With an automated script, spoofers can literally create hundreds of accounts with a single command. If your server doesn't validate the data, you risk being swamped by a huge amount of useless "virtual" accounts. If your server does validate it, the sheer number of requests can tie up your system resources and slow down or crash your application.
Another potential spoofing problem occurs because it's easy to write scripts that log in using the same user account from many different Web browsers. While this may not be a problem for some applications, it can waste resources and bandwidth, particularly when your business application allows clients to download files or other resources. Some applications check whether a user is already logged in before allowing them to create another instance of the application in their browser. Multiple-client attacks on these applications tie up resources such as database connections and system memory as the server repeatedly performs the login check.
The CAPTCHA Solution
There are many ways to prevent spoofing the user-account creation process. This article discusses a technique called "word-verification technology" and the pros and cons of implementing it in your applications. Popular sites such as Yahoo and MSN Hotmail implement it in their applications to help reduce spam originating from their mail domain accounts. Yahoo's word-verification technology, called the "CAPTCHA Project" was developed with Carnegie Mellon University.
A
captcha is a technique for differentiating humans from machines. A captcha method presents a problem that's relatively easy for humans to solve, but difficult or impossible for computers to solve at this time. One common captcha method presents users with an image containing some embedded text. Users must decipher the text and enter that along with the submitted login or user-account creation form. For example,
Figure 1 shows a sample captcha image
 | |
| Figure 1. Sample Captcha Image: The image contains a humanly-readable randomized mixture of capital and lower-case letters obfuscated by the patterned background and some additional lines that help to make it difficult for non-human text-recognition schemes to read the text accurately. |
A human can easily read "PVHKf" from the image in
Figure 1, but it's far more difficult for a machine to read the letters. For a machine to successfully decipher the text, it would need to read the characters using an optical character recognition (OCR) engine. While OCR engines are becoming increasingly accurate, they're still easily stymied by colored or patterned backgrounds, and/or extraneous lines or dots mixed in with the letters. You can use the difference in machine/human reading capability to your advantage by presenting text that you know is difficult for OCR engines to read, giving you a modicum of assurance that the request for a new account or a login comes from a human user rather than a machine.

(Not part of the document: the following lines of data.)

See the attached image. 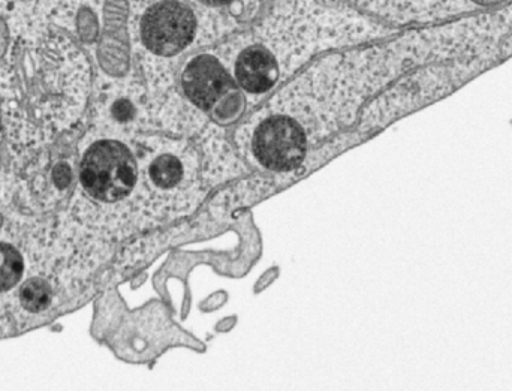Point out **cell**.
Returning <instances> with one entry per match:
<instances>
[{
    "label": "cell",
    "instance_id": "cell-1",
    "mask_svg": "<svg viewBox=\"0 0 512 391\" xmlns=\"http://www.w3.org/2000/svg\"><path fill=\"white\" fill-rule=\"evenodd\" d=\"M89 89L83 54L56 36L23 38L0 80V111L9 138L23 147L53 140L80 117Z\"/></svg>",
    "mask_w": 512,
    "mask_h": 391
},
{
    "label": "cell",
    "instance_id": "cell-2",
    "mask_svg": "<svg viewBox=\"0 0 512 391\" xmlns=\"http://www.w3.org/2000/svg\"><path fill=\"white\" fill-rule=\"evenodd\" d=\"M138 165L131 150L114 140L93 143L84 153L80 183L84 194L102 203H116L134 191Z\"/></svg>",
    "mask_w": 512,
    "mask_h": 391
},
{
    "label": "cell",
    "instance_id": "cell-3",
    "mask_svg": "<svg viewBox=\"0 0 512 391\" xmlns=\"http://www.w3.org/2000/svg\"><path fill=\"white\" fill-rule=\"evenodd\" d=\"M144 182L162 209H185L198 191L195 156L185 147L161 144L147 158Z\"/></svg>",
    "mask_w": 512,
    "mask_h": 391
},
{
    "label": "cell",
    "instance_id": "cell-4",
    "mask_svg": "<svg viewBox=\"0 0 512 391\" xmlns=\"http://www.w3.org/2000/svg\"><path fill=\"white\" fill-rule=\"evenodd\" d=\"M197 24V15L182 0H159L141 18V42L159 56H174L194 41Z\"/></svg>",
    "mask_w": 512,
    "mask_h": 391
},
{
    "label": "cell",
    "instance_id": "cell-5",
    "mask_svg": "<svg viewBox=\"0 0 512 391\" xmlns=\"http://www.w3.org/2000/svg\"><path fill=\"white\" fill-rule=\"evenodd\" d=\"M252 152L261 167L285 173L300 167L306 158V134L289 117H267L256 126L252 137Z\"/></svg>",
    "mask_w": 512,
    "mask_h": 391
},
{
    "label": "cell",
    "instance_id": "cell-6",
    "mask_svg": "<svg viewBox=\"0 0 512 391\" xmlns=\"http://www.w3.org/2000/svg\"><path fill=\"white\" fill-rule=\"evenodd\" d=\"M186 96L201 110H210L233 89V78L221 62L210 54H201L186 65L183 72Z\"/></svg>",
    "mask_w": 512,
    "mask_h": 391
},
{
    "label": "cell",
    "instance_id": "cell-7",
    "mask_svg": "<svg viewBox=\"0 0 512 391\" xmlns=\"http://www.w3.org/2000/svg\"><path fill=\"white\" fill-rule=\"evenodd\" d=\"M280 69L277 60L267 48L252 45L237 57L234 75L240 86L252 95L268 92L279 80Z\"/></svg>",
    "mask_w": 512,
    "mask_h": 391
},
{
    "label": "cell",
    "instance_id": "cell-8",
    "mask_svg": "<svg viewBox=\"0 0 512 391\" xmlns=\"http://www.w3.org/2000/svg\"><path fill=\"white\" fill-rule=\"evenodd\" d=\"M24 260L12 243L0 240V293L12 290L23 278Z\"/></svg>",
    "mask_w": 512,
    "mask_h": 391
},
{
    "label": "cell",
    "instance_id": "cell-9",
    "mask_svg": "<svg viewBox=\"0 0 512 391\" xmlns=\"http://www.w3.org/2000/svg\"><path fill=\"white\" fill-rule=\"evenodd\" d=\"M20 297L27 312H42L50 305L51 290L44 279L30 278L21 287Z\"/></svg>",
    "mask_w": 512,
    "mask_h": 391
},
{
    "label": "cell",
    "instance_id": "cell-10",
    "mask_svg": "<svg viewBox=\"0 0 512 391\" xmlns=\"http://www.w3.org/2000/svg\"><path fill=\"white\" fill-rule=\"evenodd\" d=\"M110 113L114 122L128 123L134 119L137 110H135V105L129 99L119 98L111 104Z\"/></svg>",
    "mask_w": 512,
    "mask_h": 391
},
{
    "label": "cell",
    "instance_id": "cell-11",
    "mask_svg": "<svg viewBox=\"0 0 512 391\" xmlns=\"http://www.w3.org/2000/svg\"><path fill=\"white\" fill-rule=\"evenodd\" d=\"M198 2L207 6H225L228 5V3L233 2V0H198Z\"/></svg>",
    "mask_w": 512,
    "mask_h": 391
},
{
    "label": "cell",
    "instance_id": "cell-12",
    "mask_svg": "<svg viewBox=\"0 0 512 391\" xmlns=\"http://www.w3.org/2000/svg\"><path fill=\"white\" fill-rule=\"evenodd\" d=\"M472 2L477 3V5L481 6H490L496 5V3L504 2V0H472Z\"/></svg>",
    "mask_w": 512,
    "mask_h": 391
},
{
    "label": "cell",
    "instance_id": "cell-13",
    "mask_svg": "<svg viewBox=\"0 0 512 391\" xmlns=\"http://www.w3.org/2000/svg\"><path fill=\"white\" fill-rule=\"evenodd\" d=\"M0 119H2V111H0Z\"/></svg>",
    "mask_w": 512,
    "mask_h": 391
}]
</instances>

It's worth noting that no captcha yet devised is completely hack-proof. OCR technologies have evolved and advanced to the point where a concerted attack can break captcha techniques. Particularly, simple text-obfuscation techniques are subject to sophisticated attacks that use OCR to scan the captchas and successfully read the characters inside the image. In response, you can make the captchas more difficult to read by obscuring the text with even more random arcs, lines, or background patterns; however, if you overdo it deciphering the text becomes a challenge and a chore for legitimate users.
Fortunately, OCR-based attacks aren't yet either perfect or common, so the word-verification technique discussed here probably offers sufficient protection to deter all but the most determined attackers.